Work required:
A verbatim copy of the data is wanted, minus any picture in it.
[Provided data — start]
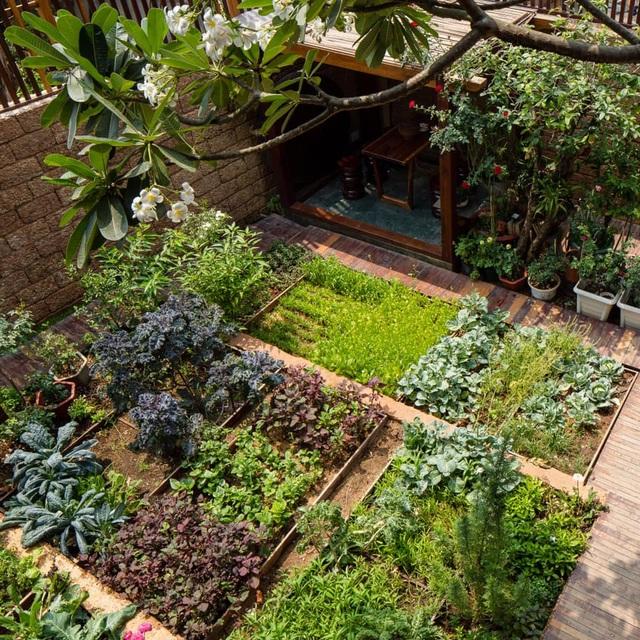 """Cận cảnh nhà vườn """"trốn"""" khói bụi đẹp mê hồn của cặp vợ chồng trẻ ở Sài Gòn - 16"""
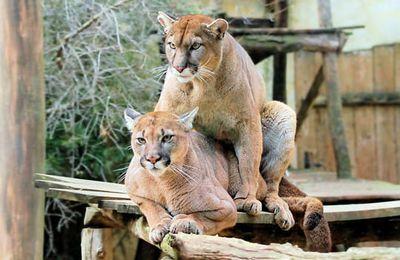 Après les cougars, voici les pumas encore plus nombreux.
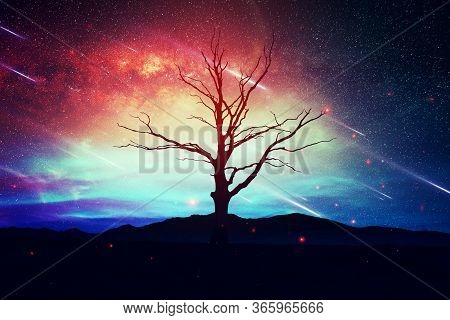 Lonely Tree On A Blue Pink Natural Backdrop, In A Starry Night With Stars Falling From Sky, Valentin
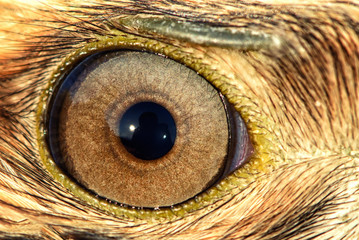 eagle eye close-up, macro photo, eye of the Buzzard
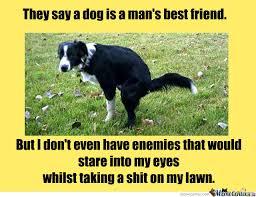 Border Collie Meme - dogs dogs dogs by kyoko meme center
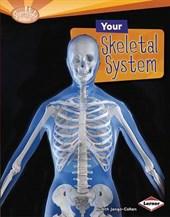 Your Skeletal System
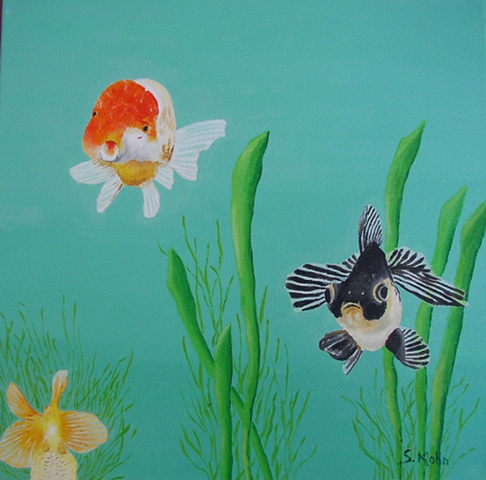 Goldfish No. 7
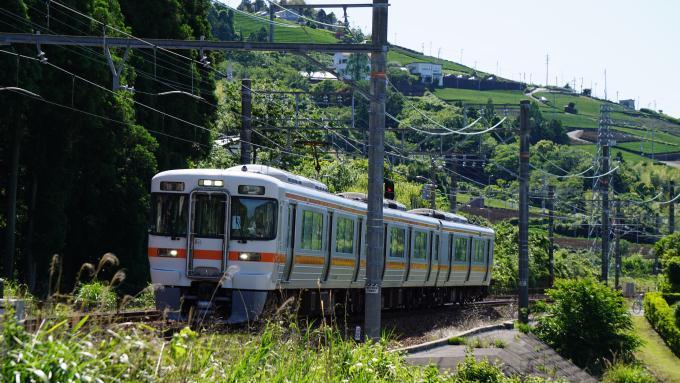 313系電車 普通列車興津行 東海道本線 金谷~島田間 313系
[Provided data — finish]
Response to the exercise:
 """Cận cảnh nhà vườn """"trốn"""" khói bụi đẹp mê hồn của cặp vợ chồng trẻ ở Sài Gòn - 16"""
 Après les cougars, voici les pumas encore plus nombreux.
 Lonely Tree On A Blue Pink Natural Backdrop, In A Starry Night With Stars Falling From Sky, Valentin
 eagle eye close-up, macro photo, eye of the Buzzard
 Border Collie Meme - dogs dogs dogs by kyoko meme center
 Your Skeletal System
 Goldfish No. 7
 313系電車 普通列車興津行 東海道本線 金谷~島田間 313系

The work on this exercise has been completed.